- _Письменное задание A_
Определите, соответствуют ли исходному тексту утверждения (i), (ii) и (iii). Для каждого ответьте «да» или «нет» и приведите точную цитату из текста, на которой основан ответ.
(i) Косачев утверждает, что либеральные партии раз за разом идут на выборы вместе.
(ii) Гальперович напоминает Косачеву, что тот сидел в одном парламенте с Владимиром Рыжковым.
(iii) Косачев отказывается слушать рассказ о Республиканской партии.

- _Исходный текст_
Константин Косачев: Да, конечно, они существуют. Есть четко прописанные процедуры создания политических партий. И наши «несогласные», которые выходят сейчас на площади, я не понимаю, почему они не занимаются реальной политикой, а занимаются политикой уличной. У нас есть целая группа либеральных партий, которые давно могли бы между собой договориться, пройти в парламент и реально претендовать на власть. А они этого не делают. Они раз за разом предпочитают идти на выборы отдельно, самостоятельно, каждый из них, увы, не претендует на большее число процентов, чем 3-5, или что-то типа этого. И они раз за разом остаются вне политического процесса. А механизмы есть.

Данила Гальперович: Константин Иосифович, вы сидели в одном парламенте с Владимиром Рыжковым. Вам рассказать, как не регистрировали Республиканскую партию?

Константин Косачев: Если можете, то расскажите.

- _Представленные данные_
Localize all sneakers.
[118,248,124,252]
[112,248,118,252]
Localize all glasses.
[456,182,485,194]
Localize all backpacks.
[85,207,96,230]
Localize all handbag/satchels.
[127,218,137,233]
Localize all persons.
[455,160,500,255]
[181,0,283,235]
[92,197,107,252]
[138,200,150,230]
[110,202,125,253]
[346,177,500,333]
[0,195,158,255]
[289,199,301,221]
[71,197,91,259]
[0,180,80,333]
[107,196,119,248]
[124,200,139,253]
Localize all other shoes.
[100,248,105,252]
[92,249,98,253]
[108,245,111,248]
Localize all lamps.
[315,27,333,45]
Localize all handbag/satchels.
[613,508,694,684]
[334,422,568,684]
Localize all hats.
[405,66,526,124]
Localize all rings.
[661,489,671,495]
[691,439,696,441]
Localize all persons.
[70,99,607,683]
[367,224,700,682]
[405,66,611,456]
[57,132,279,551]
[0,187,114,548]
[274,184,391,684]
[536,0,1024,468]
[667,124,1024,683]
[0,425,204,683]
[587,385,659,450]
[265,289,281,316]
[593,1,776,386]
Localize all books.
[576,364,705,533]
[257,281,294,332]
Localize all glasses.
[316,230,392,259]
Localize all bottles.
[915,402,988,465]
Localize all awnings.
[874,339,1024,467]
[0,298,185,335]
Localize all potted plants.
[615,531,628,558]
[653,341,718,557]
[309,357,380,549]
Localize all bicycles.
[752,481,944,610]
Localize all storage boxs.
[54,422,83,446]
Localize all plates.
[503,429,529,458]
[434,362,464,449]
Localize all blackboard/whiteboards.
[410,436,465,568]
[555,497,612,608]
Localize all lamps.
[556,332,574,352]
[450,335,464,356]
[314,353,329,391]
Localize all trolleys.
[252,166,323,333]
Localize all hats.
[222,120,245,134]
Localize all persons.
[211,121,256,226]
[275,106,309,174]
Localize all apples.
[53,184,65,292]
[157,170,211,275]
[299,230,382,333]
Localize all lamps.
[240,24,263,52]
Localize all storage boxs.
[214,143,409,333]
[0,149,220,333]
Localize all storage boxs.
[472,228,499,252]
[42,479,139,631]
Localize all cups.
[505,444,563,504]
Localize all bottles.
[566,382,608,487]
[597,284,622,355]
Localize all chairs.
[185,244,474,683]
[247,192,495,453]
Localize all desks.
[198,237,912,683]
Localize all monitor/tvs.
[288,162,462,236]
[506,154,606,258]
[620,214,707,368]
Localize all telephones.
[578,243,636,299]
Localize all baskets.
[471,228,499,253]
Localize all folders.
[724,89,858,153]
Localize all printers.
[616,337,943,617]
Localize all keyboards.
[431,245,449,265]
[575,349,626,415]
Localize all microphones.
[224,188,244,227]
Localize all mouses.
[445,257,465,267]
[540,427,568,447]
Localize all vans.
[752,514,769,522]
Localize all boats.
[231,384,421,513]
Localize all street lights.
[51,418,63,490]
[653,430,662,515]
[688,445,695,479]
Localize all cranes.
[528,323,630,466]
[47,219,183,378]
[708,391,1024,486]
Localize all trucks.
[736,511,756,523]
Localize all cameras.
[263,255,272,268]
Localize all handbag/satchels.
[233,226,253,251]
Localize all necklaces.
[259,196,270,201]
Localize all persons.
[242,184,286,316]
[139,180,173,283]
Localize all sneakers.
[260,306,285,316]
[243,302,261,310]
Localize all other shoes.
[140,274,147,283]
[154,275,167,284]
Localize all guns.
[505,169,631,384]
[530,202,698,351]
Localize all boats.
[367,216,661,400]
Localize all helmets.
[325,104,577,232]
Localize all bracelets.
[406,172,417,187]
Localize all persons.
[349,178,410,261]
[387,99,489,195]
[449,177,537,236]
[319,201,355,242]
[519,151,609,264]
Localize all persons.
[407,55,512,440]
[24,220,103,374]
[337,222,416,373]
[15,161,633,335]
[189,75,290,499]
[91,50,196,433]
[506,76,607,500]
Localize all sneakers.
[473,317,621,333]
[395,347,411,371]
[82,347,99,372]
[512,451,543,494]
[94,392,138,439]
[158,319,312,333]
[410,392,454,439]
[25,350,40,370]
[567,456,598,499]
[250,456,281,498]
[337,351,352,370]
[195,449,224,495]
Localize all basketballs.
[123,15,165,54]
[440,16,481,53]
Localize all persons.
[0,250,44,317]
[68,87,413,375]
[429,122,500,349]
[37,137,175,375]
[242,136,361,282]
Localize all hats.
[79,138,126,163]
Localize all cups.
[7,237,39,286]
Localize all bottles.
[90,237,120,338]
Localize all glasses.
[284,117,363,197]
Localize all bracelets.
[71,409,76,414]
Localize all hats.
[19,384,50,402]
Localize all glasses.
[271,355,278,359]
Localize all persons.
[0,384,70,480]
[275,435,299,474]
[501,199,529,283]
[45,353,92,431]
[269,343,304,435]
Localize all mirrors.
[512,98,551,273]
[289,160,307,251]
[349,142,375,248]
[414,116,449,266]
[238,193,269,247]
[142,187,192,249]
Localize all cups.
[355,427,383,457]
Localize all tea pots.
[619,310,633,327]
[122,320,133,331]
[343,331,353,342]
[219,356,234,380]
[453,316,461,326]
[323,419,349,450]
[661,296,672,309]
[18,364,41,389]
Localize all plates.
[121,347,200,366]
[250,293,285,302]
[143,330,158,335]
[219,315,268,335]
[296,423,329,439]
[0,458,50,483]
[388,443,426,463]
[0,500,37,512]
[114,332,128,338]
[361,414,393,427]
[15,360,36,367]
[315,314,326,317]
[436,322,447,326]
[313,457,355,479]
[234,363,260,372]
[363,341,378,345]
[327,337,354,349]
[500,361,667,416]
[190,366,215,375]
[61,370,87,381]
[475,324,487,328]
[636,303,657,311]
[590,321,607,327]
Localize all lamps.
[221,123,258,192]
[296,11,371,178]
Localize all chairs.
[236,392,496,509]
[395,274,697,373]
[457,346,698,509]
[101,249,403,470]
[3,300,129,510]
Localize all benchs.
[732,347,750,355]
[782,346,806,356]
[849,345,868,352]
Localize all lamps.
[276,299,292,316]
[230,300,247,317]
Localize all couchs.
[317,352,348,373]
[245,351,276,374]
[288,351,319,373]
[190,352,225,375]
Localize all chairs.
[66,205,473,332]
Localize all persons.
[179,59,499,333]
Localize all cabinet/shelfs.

- _Письменное задание B_
Отмасштабируйте записи от их начала до строки с "[691,439,696,441]" включительно. Перепишите эти строки вместе с запросами. Все координаты рамок в ответах умножьте на 1,25 и округлите до целых, половины округляйте вверх.

- _Правильный ответ A_
(i) Нет: «Они раз за разом предпочитают идти на выборы отдельно, самостоятельно».
(ii) Да: «вы сидели в одном парламенте с Владимиром Рыжковым».
(iii) Нет: «Если можете, то расскажите».

- _Правильный ответ B_
Localize all sneakers.
[148,310,155,315]
[140,310,148,315]
Localize all glasses.
[570,228,606,243]
Localize all backpacks.
[106,259,120,288]
Localize all handbag/satchels.
[159,273,171,291]
Localize all persons.
[569,200,625,319]
[226,0,354,294]
[115,246,134,315]
[173,250,188,288]
[138,253,156,316]
[433,221,625,416]
[0,244,198,319]
[361,249,376,276]
[89,246,114,324]
[0,225,100,416]
[134,245,149,310]
[155,250,174,316]
Localize all other shoes.
[125,310,131,315]
[115,311,123,316]
[135,306,139,310]
Localize all lamps.
[394,34,416,56]
Localize all handbag/satchels.
[766,635,868,855]
[418,528,710,855]
Localize all hats.
[506,83,658,155]
Localize all rings.
[826,611,839,619]
[864,549,870,551]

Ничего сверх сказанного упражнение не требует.